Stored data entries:
■ ■ ■

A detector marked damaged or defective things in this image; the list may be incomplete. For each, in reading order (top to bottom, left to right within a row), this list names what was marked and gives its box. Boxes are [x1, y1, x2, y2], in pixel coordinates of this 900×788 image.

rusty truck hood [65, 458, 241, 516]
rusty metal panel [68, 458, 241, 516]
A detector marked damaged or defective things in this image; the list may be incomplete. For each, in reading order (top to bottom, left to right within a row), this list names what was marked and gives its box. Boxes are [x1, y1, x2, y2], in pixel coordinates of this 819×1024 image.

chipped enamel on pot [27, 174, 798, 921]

■ ■ ■

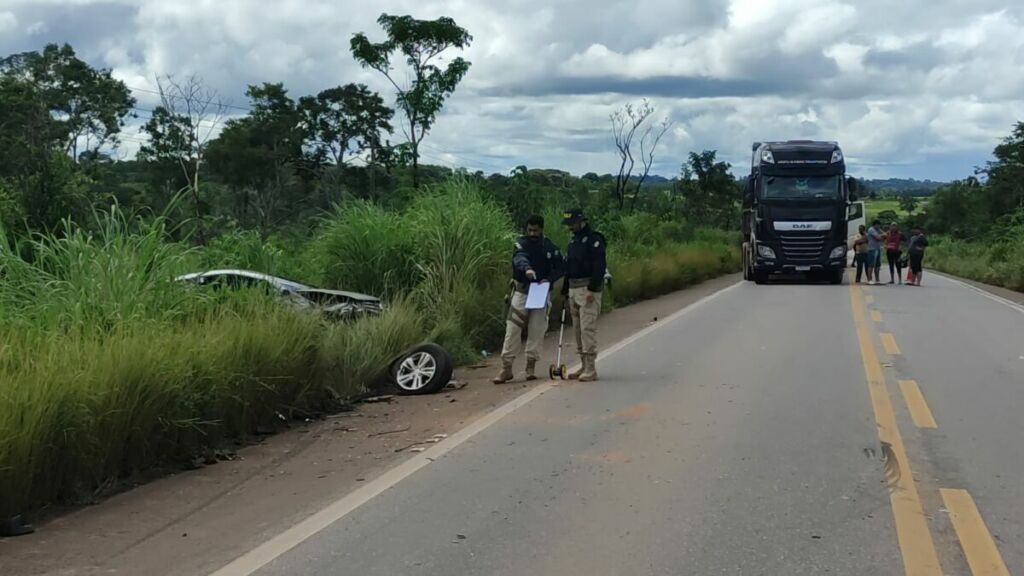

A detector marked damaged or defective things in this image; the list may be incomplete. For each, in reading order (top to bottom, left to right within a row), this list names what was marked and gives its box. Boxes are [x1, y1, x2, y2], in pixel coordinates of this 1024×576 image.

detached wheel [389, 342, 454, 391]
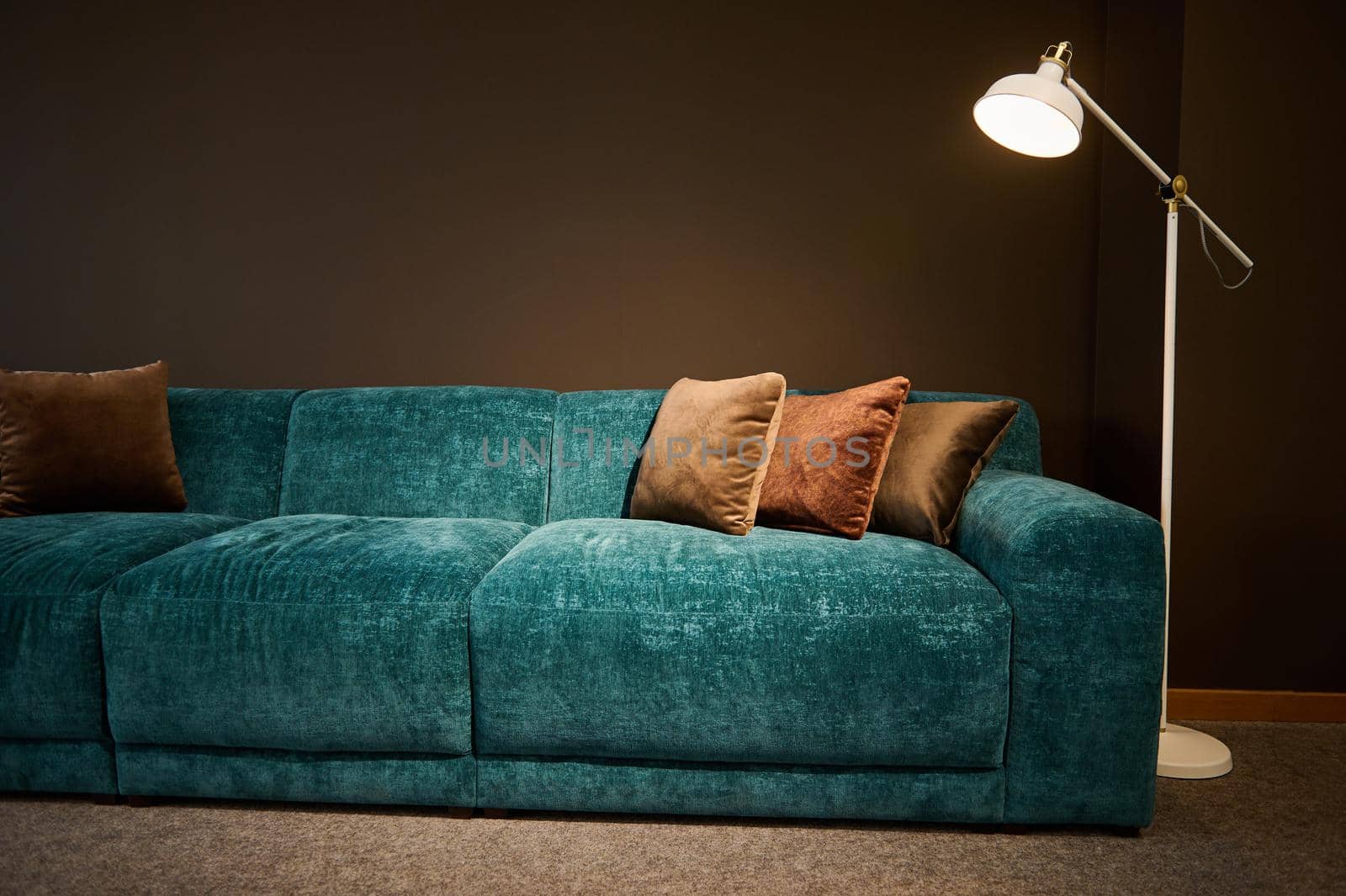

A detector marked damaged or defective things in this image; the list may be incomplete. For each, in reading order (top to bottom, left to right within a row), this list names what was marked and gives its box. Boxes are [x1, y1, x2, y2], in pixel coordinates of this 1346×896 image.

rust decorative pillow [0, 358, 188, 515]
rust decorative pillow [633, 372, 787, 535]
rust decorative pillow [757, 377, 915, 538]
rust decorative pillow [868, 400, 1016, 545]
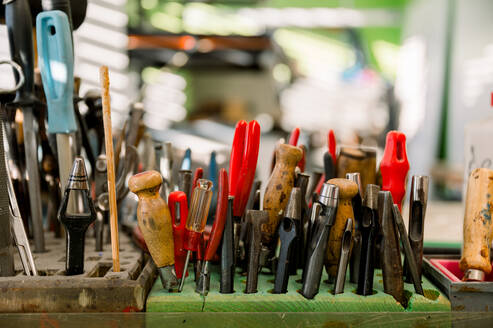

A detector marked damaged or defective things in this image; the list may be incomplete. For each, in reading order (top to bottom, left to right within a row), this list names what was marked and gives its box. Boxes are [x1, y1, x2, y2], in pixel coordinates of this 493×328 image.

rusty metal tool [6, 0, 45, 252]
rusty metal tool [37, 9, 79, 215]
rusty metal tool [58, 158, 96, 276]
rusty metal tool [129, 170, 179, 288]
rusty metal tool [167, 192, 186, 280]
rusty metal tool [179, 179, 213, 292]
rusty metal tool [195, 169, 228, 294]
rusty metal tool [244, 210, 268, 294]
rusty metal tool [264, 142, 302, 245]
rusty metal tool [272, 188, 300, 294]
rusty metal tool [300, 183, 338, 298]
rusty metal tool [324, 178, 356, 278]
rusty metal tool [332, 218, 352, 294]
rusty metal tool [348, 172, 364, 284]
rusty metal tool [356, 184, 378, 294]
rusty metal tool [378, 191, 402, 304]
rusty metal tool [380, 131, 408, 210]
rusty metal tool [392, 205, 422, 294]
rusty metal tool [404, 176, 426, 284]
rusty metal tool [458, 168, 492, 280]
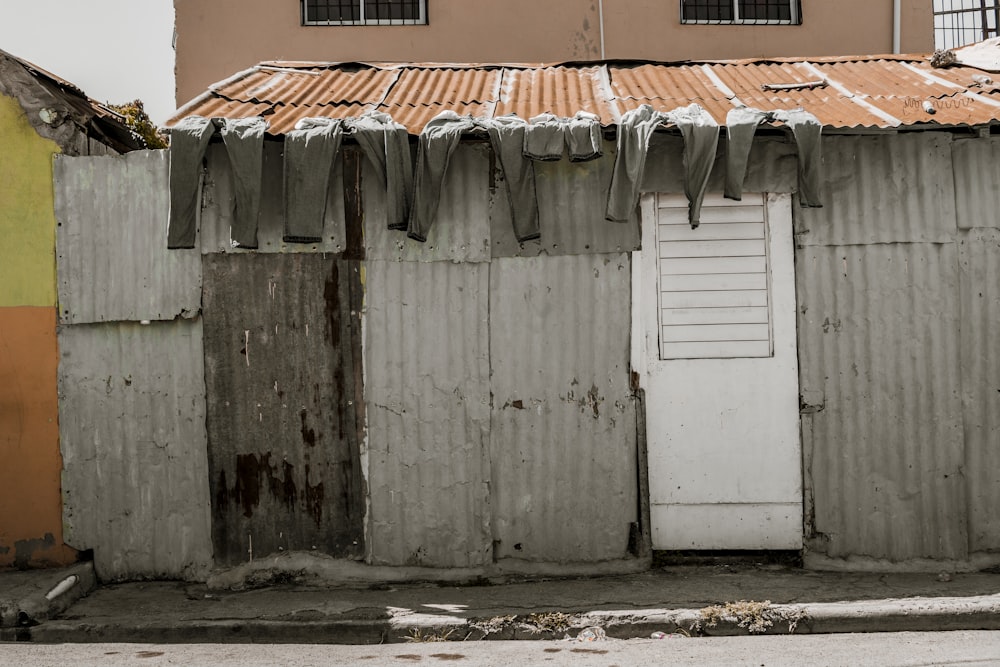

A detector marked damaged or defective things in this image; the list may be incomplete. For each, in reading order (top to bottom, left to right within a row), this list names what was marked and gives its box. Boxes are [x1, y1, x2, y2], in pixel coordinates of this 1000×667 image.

■ ■ ■

PROBLEM DETAILS:
Copy word for word only the lines above from the one with "this 493×328 image." through the one with "this 1000×667 image.". Leave pictures out.

ANSWER TO THIS PROBLEM:
A detector marked damaged or defective things in this image; the list may be incomplete. For each, in reading order (top to bottom, left to right within a row), this list names what was marked and gives its box. Boxes are [x1, y1, x2, y2], in pixel coordinates of this 493×328 image.

rusty metal tool [6, 0, 45, 252]
rusty metal tool [37, 9, 79, 215]
rusty metal tool [58, 158, 96, 276]
rusty metal tool [129, 170, 179, 288]
rusty metal tool [167, 192, 186, 280]
rusty metal tool [179, 179, 213, 292]
rusty metal tool [195, 169, 228, 294]
rusty metal tool [244, 210, 268, 294]
rusty metal tool [264, 142, 302, 245]
rusty metal tool [272, 188, 300, 294]
rusty metal tool [300, 183, 338, 298]
rusty metal tool [324, 178, 356, 278]
rusty metal tool [332, 218, 352, 294]
rusty metal tool [348, 172, 364, 284]
rusty metal tool [356, 184, 378, 294]
rusty metal tool [378, 191, 402, 304]
rusty metal tool [380, 131, 408, 210]
rusty metal tool [392, 205, 422, 294]
rusty metal tool [404, 176, 426, 284]
rusty metal tool [458, 168, 492, 280]

A detector marked damaged or defective things in this image; the list may be incomplete. For each, in reading order (top to bottom, left to right within a row), this list names what was marked and gives its box. Boxes are [x1, y1, x2, y2], in pixel coordinates of this 1000×667 image.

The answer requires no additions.